The High Court has granted the Solicitors Regulation Authority (SRA) an extended civil restraint order (ECRO) to stop a struck-off solicitor from taking further legal action against it.
Mr Justice Murray held there was “a significant risk” that Farid El Diwany would continue to issue claims and applications over disciplinary action the SRA took again him.
Mr El Diwany was referred to the SRA by his former law firm employer after he disclosed his criminal record in Norway.
He was first convicted in his absence in 2001, and fined the equivalent of about £900, for harassing a Norwegian woman over a period of years, a decision described by the court at the time as lenient.
Two years later, he was convicted again over faxes sent again to various people and organisations with highly personal information about the woman and encouraging them to find out more about her on a website he set up.
He was sentenced to eight months in jail, suspended for two years, subject to him removing the website and not contacting the woman.
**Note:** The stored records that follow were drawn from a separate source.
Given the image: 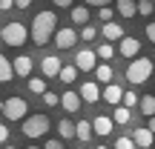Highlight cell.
<instances>
[{
	"instance_id": "6da1fadb",
	"label": "cell",
	"mask_w": 155,
	"mask_h": 149,
	"mask_svg": "<svg viewBox=\"0 0 155 149\" xmlns=\"http://www.w3.org/2000/svg\"><path fill=\"white\" fill-rule=\"evenodd\" d=\"M58 29V15L55 11H38L32 20V29H29V37H32L35 46H46L52 40V34H55Z\"/></svg>"
},
{
	"instance_id": "7a4b0ae2",
	"label": "cell",
	"mask_w": 155,
	"mask_h": 149,
	"mask_svg": "<svg viewBox=\"0 0 155 149\" xmlns=\"http://www.w3.org/2000/svg\"><path fill=\"white\" fill-rule=\"evenodd\" d=\"M155 72V63L150 57H132L127 66V80L132 83V86H141V83H147Z\"/></svg>"
},
{
	"instance_id": "3957f363",
	"label": "cell",
	"mask_w": 155,
	"mask_h": 149,
	"mask_svg": "<svg viewBox=\"0 0 155 149\" xmlns=\"http://www.w3.org/2000/svg\"><path fill=\"white\" fill-rule=\"evenodd\" d=\"M0 40H3L6 46H23L29 40V29L23 26L20 20H12V23H6V26L0 29Z\"/></svg>"
},
{
	"instance_id": "277c9868",
	"label": "cell",
	"mask_w": 155,
	"mask_h": 149,
	"mask_svg": "<svg viewBox=\"0 0 155 149\" xmlns=\"http://www.w3.org/2000/svg\"><path fill=\"white\" fill-rule=\"evenodd\" d=\"M20 132L26 135V138H43L46 132H49V118L46 115H29V118H23V126H20Z\"/></svg>"
},
{
	"instance_id": "5b68a950",
	"label": "cell",
	"mask_w": 155,
	"mask_h": 149,
	"mask_svg": "<svg viewBox=\"0 0 155 149\" xmlns=\"http://www.w3.org/2000/svg\"><path fill=\"white\" fill-rule=\"evenodd\" d=\"M26 112H29V103L23 98H9V100H3V115L9 118V121H23L26 118Z\"/></svg>"
},
{
	"instance_id": "8992f818",
	"label": "cell",
	"mask_w": 155,
	"mask_h": 149,
	"mask_svg": "<svg viewBox=\"0 0 155 149\" xmlns=\"http://www.w3.org/2000/svg\"><path fill=\"white\" fill-rule=\"evenodd\" d=\"M52 40H55L58 49H72L78 43V32L72 26H63V29H55V34H52Z\"/></svg>"
},
{
	"instance_id": "52a82bcc",
	"label": "cell",
	"mask_w": 155,
	"mask_h": 149,
	"mask_svg": "<svg viewBox=\"0 0 155 149\" xmlns=\"http://www.w3.org/2000/svg\"><path fill=\"white\" fill-rule=\"evenodd\" d=\"M95 66H98V55H95L92 49H81L75 55V69L78 72H92Z\"/></svg>"
},
{
	"instance_id": "ba28073f",
	"label": "cell",
	"mask_w": 155,
	"mask_h": 149,
	"mask_svg": "<svg viewBox=\"0 0 155 149\" xmlns=\"http://www.w3.org/2000/svg\"><path fill=\"white\" fill-rule=\"evenodd\" d=\"M78 95H81L83 103H98V100H101V86H98L95 80H86V83L81 86V92H78Z\"/></svg>"
},
{
	"instance_id": "9c48e42d",
	"label": "cell",
	"mask_w": 155,
	"mask_h": 149,
	"mask_svg": "<svg viewBox=\"0 0 155 149\" xmlns=\"http://www.w3.org/2000/svg\"><path fill=\"white\" fill-rule=\"evenodd\" d=\"M32 57L29 55H20V57H15V60H12V72H15L17 77H32Z\"/></svg>"
},
{
	"instance_id": "30bf717a",
	"label": "cell",
	"mask_w": 155,
	"mask_h": 149,
	"mask_svg": "<svg viewBox=\"0 0 155 149\" xmlns=\"http://www.w3.org/2000/svg\"><path fill=\"white\" fill-rule=\"evenodd\" d=\"M121 95H124V89L118 86V83H104V89H101V100H106V103H112V106L121 103Z\"/></svg>"
},
{
	"instance_id": "8fae6325",
	"label": "cell",
	"mask_w": 155,
	"mask_h": 149,
	"mask_svg": "<svg viewBox=\"0 0 155 149\" xmlns=\"http://www.w3.org/2000/svg\"><path fill=\"white\" fill-rule=\"evenodd\" d=\"M118 52H121L124 57H138V52H141V43H138V37H127V34H124L121 40H118Z\"/></svg>"
},
{
	"instance_id": "7c38bea8",
	"label": "cell",
	"mask_w": 155,
	"mask_h": 149,
	"mask_svg": "<svg viewBox=\"0 0 155 149\" xmlns=\"http://www.w3.org/2000/svg\"><path fill=\"white\" fill-rule=\"evenodd\" d=\"M61 57L55 55H46L43 60H40V72H43V77H58V72H61Z\"/></svg>"
},
{
	"instance_id": "4fadbf2b",
	"label": "cell",
	"mask_w": 155,
	"mask_h": 149,
	"mask_svg": "<svg viewBox=\"0 0 155 149\" xmlns=\"http://www.w3.org/2000/svg\"><path fill=\"white\" fill-rule=\"evenodd\" d=\"M92 123V135H101V138H106V135H112V118H106V115H98L95 121H89Z\"/></svg>"
},
{
	"instance_id": "5bb4252c",
	"label": "cell",
	"mask_w": 155,
	"mask_h": 149,
	"mask_svg": "<svg viewBox=\"0 0 155 149\" xmlns=\"http://www.w3.org/2000/svg\"><path fill=\"white\" fill-rule=\"evenodd\" d=\"M152 141H155V135H152L147 126H138V129L132 132V144L141 146V149H152Z\"/></svg>"
},
{
	"instance_id": "9a60e30c",
	"label": "cell",
	"mask_w": 155,
	"mask_h": 149,
	"mask_svg": "<svg viewBox=\"0 0 155 149\" xmlns=\"http://www.w3.org/2000/svg\"><path fill=\"white\" fill-rule=\"evenodd\" d=\"M81 103H83V100H81V95L72 92V89H66V92L61 95V103H58V106H63L66 112H78V109H81Z\"/></svg>"
},
{
	"instance_id": "2e32d148",
	"label": "cell",
	"mask_w": 155,
	"mask_h": 149,
	"mask_svg": "<svg viewBox=\"0 0 155 149\" xmlns=\"http://www.w3.org/2000/svg\"><path fill=\"white\" fill-rule=\"evenodd\" d=\"M124 34H127V32H124V26H121V23H115V20L104 23V37L109 40V43H115V40H121Z\"/></svg>"
},
{
	"instance_id": "e0dca14e",
	"label": "cell",
	"mask_w": 155,
	"mask_h": 149,
	"mask_svg": "<svg viewBox=\"0 0 155 149\" xmlns=\"http://www.w3.org/2000/svg\"><path fill=\"white\" fill-rule=\"evenodd\" d=\"M92 72H95V80H98V83H112V75H115L109 63H98Z\"/></svg>"
},
{
	"instance_id": "ac0fdd59",
	"label": "cell",
	"mask_w": 155,
	"mask_h": 149,
	"mask_svg": "<svg viewBox=\"0 0 155 149\" xmlns=\"http://www.w3.org/2000/svg\"><path fill=\"white\" fill-rule=\"evenodd\" d=\"M75 138L83 141V144L92 141V123H89V121H78V123H75Z\"/></svg>"
},
{
	"instance_id": "d6986e66",
	"label": "cell",
	"mask_w": 155,
	"mask_h": 149,
	"mask_svg": "<svg viewBox=\"0 0 155 149\" xmlns=\"http://www.w3.org/2000/svg\"><path fill=\"white\" fill-rule=\"evenodd\" d=\"M58 135H61V141H72L75 138V123L69 121V118L58 121Z\"/></svg>"
},
{
	"instance_id": "ffe728a7",
	"label": "cell",
	"mask_w": 155,
	"mask_h": 149,
	"mask_svg": "<svg viewBox=\"0 0 155 149\" xmlns=\"http://www.w3.org/2000/svg\"><path fill=\"white\" fill-rule=\"evenodd\" d=\"M115 9L121 17H135L138 11H135V0H115Z\"/></svg>"
},
{
	"instance_id": "44dd1931",
	"label": "cell",
	"mask_w": 155,
	"mask_h": 149,
	"mask_svg": "<svg viewBox=\"0 0 155 149\" xmlns=\"http://www.w3.org/2000/svg\"><path fill=\"white\" fill-rule=\"evenodd\" d=\"M72 23L86 26L89 23V6H72Z\"/></svg>"
},
{
	"instance_id": "7402d4cb",
	"label": "cell",
	"mask_w": 155,
	"mask_h": 149,
	"mask_svg": "<svg viewBox=\"0 0 155 149\" xmlns=\"http://www.w3.org/2000/svg\"><path fill=\"white\" fill-rule=\"evenodd\" d=\"M129 121H132V109H127V106H115V118H112V123L127 126Z\"/></svg>"
},
{
	"instance_id": "603a6c76",
	"label": "cell",
	"mask_w": 155,
	"mask_h": 149,
	"mask_svg": "<svg viewBox=\"0 0 155 149\" xmlns=\"http://www.w3.org/2000/svg\"><path fill=\"white\" fill-rule=\"evenodd\" d=\"M12 77H15V72H12V60L6 55H0V83H9Z\"/></svg>"
},
{
	"instance_id": "cb8c5ba5",
	"label": "cell",
	"mask_w": 155,
	"mask_h": 149,
	"mask_svg": "<svg viewBox=\"0 0 155 149\" xmlns=\"http://www.w3.org/2000/svg\"><path fill=\"white\" fill-rule=\"evenodd\" d=\"M138 106H141V115L152 118L155 115V95H144V98L138 100Z\"/></svg>"
},
{
	"instance_id": "d4e9b609",
	"label": "cell",
	"mask_w": 155,
	"mask_h": 149,
	"mask_svg": "<svg viewBox=\"0 0 155 149\" xmlns=\"http://www.w3.org/2000/svg\"><path fill=\"white\" fill-rule=\"evenodd\" d=\"M75 77H78V69L75 66H61V72H58V80H61V83H66V86H69Z\"/></svg>"
},
{
	"instance_id": "484cf974",
	"label": "cell",
	"mask_w": 155,
	"mask_h": 149,
	"mask_svg": "<svg viewBox=\"0 0 155 149\" xmlns=\"http://www.w3.org/2000/svg\"><path fill=\"white\" fill-rule=\"evenodd\" d=\"M95 55H98L101 60H112V57H115V46L112 43H101L98 49H95Z\"/></svg>"
},
{
	"instance_id": "4316f807",
	"label": "cell",
	"mask_w": 155,
	"mask_h": 149,
	"mask_svg": "<svg viewBox=\"0 0 155 149\" xmlns=\"http://www.w3.org/2000/svg\"><path fill=\"white\" fill-rule=\"evenodd\" d=\"M29 92L32 95H43L46 92V77H29Z\"/></svg>"
},
{
	"instance_id": "83f0119b",
	"label": "cell",
	"mask_w": 155,
	"mask_h": 149,
	"mask_svg": "<svg viewBox=\"0 0 155 149\" xmlns=\"http://www.w3.org/2000/svg\"><path fill=\"white\" fill-rule=\"evenodd\" d=\"M135 11H138L141 17H150L155 11V3H152V0H138V3H135Z\"/></svg>"
},
{
	"instance_id": "f1b7e54d",
	"label": "cell",
	"mask_w": 155,
	"mask_h": 149,
	"mask_svg": "<svg viewBox=\"0 0 155 149\" xmlns=\"http://www.w3.org/2000/svg\"><path fill=\"white\" fill-rule=\"evenodd\" d=\"M121 106H127V109L138 106V95H135V92H124V95H121Z\"/></svg>"
},
{
	"instance_id": "f546056e",
	"label": "cell",
	"mask_w": 155,
	"mask_h": 149,
	"mask_svg": "<svg viewBox=\"0 0 155 149\" xmlns=\"http://www.w3.org/2000/svg\"><path fill=\"white\" fill-rule=\"evenodd\" d=\"M95 34H98V29H95L92 23H86V26L81 29V34H78V37H81V40H95Z\"/></svg>"
},
{
	"instance_id": "4dcf8cb0",
	"label": "cell",
	"mask_w": 155,
	"mask_h": 149,
	"mask_svg": "<svg viewBox=\"0 0 155 149\" xmlns=\"http://www.w3.org/2000/svg\"><path fill=\"white\" fill-rule=\"evenodd\" d=\"M40 98H43V103H46V106H58V103H61V95L49 92V89H46V92L40 95Z\"/></svg>"
},
{
	"instance_id": "1f68e13d",
	"label": "cell",
	"mask_w": 155,
	"mask_h": 149,
	"mask_svg": "<svg viewBox=\"0 0 155 149\" xmlns=\"http://www.w3.org/2000/svg\"><path fill=\"white\" fill-rule=\"evenodd\" d=\"M112 15H115V11H112V6H101V9H98V17H101L104 23H109Z\"/></svg>"
},
{
	"instance_id": "d6a6232c",
	"label": "cell",
	"mask_w": 155,
	"mask_h": 149,
	"mask_svg": "<svg viewBox=\"0 0 155 149\" xmlns=\"http://www.w3.org/2000/svg\"><path fill=\"white\" fill-rule=\"evenodd\" d=\"M115 149H135V144H132V138H127V135H124V138L115 141Z\"/></svg>"
},
{
	"instance_id": "836d02e7",
	"label": "cell",
	"mask_w": 155,
	"mask_h": 149,
	"mask_svg": "<svg viewBox=\"0 0 155 149\" xmlns=\"http://www.w3.org/2000/svg\"><path fill=\"white\" fill-rule=\"evenodd\" d=\"M40 149H63V141H46V146Z\"/></svg>"
},
{
	"instance_id": "e575fe53",
	"label": "cell",
	"mask_w": 155,
	"mask_h": 149,
	"mask_svg": "<svg viewBox=\"0 0 155 149\" xmlns=\"http://www.w3.org/2000/svg\"><path fill=\"white\" fill-rule=\"evenodd\" d=\"M112 0H86V6H95V9H101V6H109Z\"/></svg>"
},
{
	"instance_id": "d590c367",
	"label": "cell",
	"mask_w": 155,
	"mask_h": 149,
	"mask_svg": "<svg viewBox=\"0 0 155 149\" xmlns=\"http://www.w3.org/2000/svg\"><path fill=\"white\" fill-rule=\"evenodd\" d=\"M6 141H9V126L0 123V144H6Z\"/></svg>"
},
{
	"instance_id": "8d00e7d4",
	"label": "cell",
	"mask_w": 155,
	"mask_h": 149,
	"mask_svg": "<svg viewBox=\"0 0 155 149\" xmlns=\"http://www.w3.org/2000/svg\"><path fill=\"white\" fill-rule=\"evenodd\" d=\"M147 37H150V43H155V23L147 26Z\"/></svg>"
},
{
	"instance_id": "74e56055",
	"label": "cell",
	"mask_w": 155,
	"mask_h": 149,
	"mask_svg": "<svg viewBox=\"0 0 155 149\" xmlns=\"http://www.w3.org/2000/svg\"><path fill=\"white\" fill-rule=\"evenodd\" d=\"M15 6V0H0V11H9Z\"/></svg>"
},
{
	"instance_id": "f35d334b",
	"label": "cell",
	"mask_w": 155,
	"mask_h": 149,
	"mask_svg": "<svg viewBox=\"0 0 155 149\" xmlns=\"http://www.w3.org/2000/svg\"><path fill=\"white\" fill-rule=\"evenodd\" d=\"M52 3H55V6H61V9H69L75 0H52Z\"/></svg>"
},
{
	"instance_id": "ab89813d",
	"label": "cell",
	"mask_w": 155,
	"mask_h": 149,
	"mask_svg": "<svg viewBox=\"0 0 155 149\" xmlns=\"http://www.w3.org/2000/svg\"><path fill=\"white\" fill-rule=\"evenodd\" d=\"M15 6H17V9H29V6H32V0H15Z\"/></svg>"
},
{
	"instance_id": "60d3db41",
	"label": "cell",
	"mask_w": 155,
	"mask_h": 149,
	"mask_svg": "<svg viewBox=\"0 0 155 149\" xmlns=\"http://www.w3.org/2000/svg\"><path fill=\"white\" fill-rule=\"evenodd\" d=\"M147 129H150V132H152V135H155V115H152V118H150V123H147Z\"/></svg>"
},
{
	"instance_id": "b9f144b4",
	"label": "cell",
	"mask_w": 155,
	"mask_h": 149,
	"mask_svg": "<svg viewBox=\"0 0 155 149\" xmlns=\"http://www.w3.org/2000/svg\"><path fill=\"white\" fill-rule=\"evenodd\" d=\"M95 149H109V146H95Z\"/></svg>"
},
{
	"instance_id": "7bdbcfd3",
	"label": "cell",
	"mask_w": 155,
	"mask_h": 149,
	"mask_svg": "<svg viewBox=\"0 0 155 149\" xmlns=\"http://www.w3.org/2000/svg\"><path fill=\"white\" fill-rule=\"evenodd\" d=\"M3 149H17V146H3Z\"/></svg>"
},
{
	"instance_id": "ee69618b",
	"label": "cell",
	"mask_w": 155,
	"mask_h": 149,
	"mask_svg": "<svg viewBox=\"0 0 155 149\" xmlns=\"http://www.w3.org/2000/svg\"><path fill=\"white\" fill-rule=\"evenodd\" d=\"M26 149H40V146H26Z\"/></svg>"
},
{
	"instance_id": "f6af8a7d",
	"label": "cell",
	"mask_w": 155,
	"mask_h": 149,
	"mask_svg": "<svg viewBox=\"0 0 155 149\" xmlns=\"http://www.w3.org/2000/svg\"><path fill=\"white\" fill-rule=\"evenodd\" d=\"M0 112H3V100H0Z\"/></svg>"
},
{
	"instance_id": "bcb514c9",
	"label": "cell",
	"mask_w": 155,
	"mask_h": 149,
	"mask_svg": "<svg viewBox=\"0 0 155 149\" xmlns=\"http://www.w3.org/2000/svg\"><path fill=\"white\" fill-rule=\"evenodd\" d=\"M152 77H155V72H152Z\"/></svg>"
},
{
	"instance_id": "7dc6e473",
	"label": "cell",
	"mask_w": 155,
	"mask_h": 149,
	"mask_svg": "<svg viewBox=\"0 0 155 149\" xmlns=\"http://www.w3.org/2000/svg\"><path fill=\"white\" fill-rule=\"evenodd\" d=\"M152 3H155V0H152Z\"/></svg>"
}]
</instances>
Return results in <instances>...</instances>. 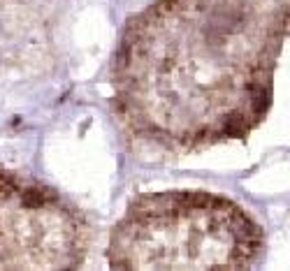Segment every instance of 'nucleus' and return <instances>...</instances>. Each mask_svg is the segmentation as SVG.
Masks as SVG:
<instances>
[{
	"label": "nucleus",
	"instance_id": "nucleus-1",
	"mask_svg": "<svg viewBox=\"0 0 290 271\" xmlns=\"http://www.w3.org/2000/svg\"><path fill=\"white\" fill-rule=\"evenodd\" d=\"M19 199H21L23 206H28V209H40V206H44V204L54 202L56 197L54 193H49V190H42V188H19Z\"/></svg>",
	"mask_w": 290,
	"mask_h": 271
},
{
	"label": "nucleus",
	"instance_id": "nucleus-2",
	"mask_svg": "<svg viewBox=\"0 0 290 271\" xmlns=\"http://www.w3.org/2000/svg\"><path fill=\"white\" fill-rule=\"evenodd\" d=\"M246 130H249V123H246V118L239 112L228 114L225 120H223V132H225L228 137H237V139H242V137L246 135Z\"/></svg>",
	"mask_w": 290,
	"mask_h": 271
},
{
	"label": "nucleus",
	"instance_id": "nucleus-3",
	"mask_svg": "<svg viewBox=\"0 0 290 271\" xmlns=\"http://www.w3.org/2000/svg\"><path fill=\"white\" fill-rule=\"evenodd\" d=\"M269 102H272V90H269V86L253 90V114L255 116H262V114L267 112Z\"/></svg>",
	"mask_w": 290,
	"mask_h": 271
},
{
	"label": "nucleus",
	"instance_id": "nucleus-4",
	"mask_svg": "<svg viewBox=\"0 0 290 271\" xmlns=\"http://www.w3.org/2000/svg\"><path fill=\"white\" fill-rule=\"evenodd\" d=\"M151 9V14H172L174 9H179V0H158Z\"/></svg>",
	"mask_w": 290,
	"mask_h": 271
}]
</instances>
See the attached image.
However, as of the original SDT hearing in December 2019, the website was still live.
He was struck off in December 2019 by the SDT, both for the criminal conviction and his failure to disclose it to the SRA. The SDT found that, while he had been provoked, his reaction had crossed the line, a decision upheld on appeal by Mr Justice Saini.
The judge then made the ECRO the following month but only supplied his reasons for doing so last week.
Counsel for the SRA told the court that judges, solicitor members of the SDT, and certain barristers and solicitors involved in the various proceedings have also been subjected to “abusive conduct” by Mr El Diwany.
Mr El Diwany submitted that “he simply spoke the truth, reprimanding individuals and institutions that are racist and Islamophobic”, Murray J recounted.
In making the order, the judge said he relied on four applications made by Mr El Diwany relating to the disciplinary proceedings which were all certified as totally without merit.
Murray J added: “I am satisfied that it has been objectively established by the evidence before me… that there is a significant risk that Mr El Diwany will continue to issue further claims and/or make further applications in relation to matters arising out of or connected to the SRA disciplinary proceedings that are totally without merit and, therefore, an abuse of the court’s process.”
He noted too that Mr El Diwany had previously been handed a suspended sentence for breaching a restraining order in relation to the then chief executive of the SDT and one of the solicitor members of the SDT panel that made the 2019 Decision.
The ECRO covers anything arising out of the SRA disciplinary proceedings that led to the 2019 SDT decision and lasts for three years.
Murray J added: “In making this order, I wish to make clear that I have no reason to doubt that Mr El Diwany has been the subject of vile Islamophobic abuse in Norway… That unfortunate history, however, is not relevant to my determination of the application.”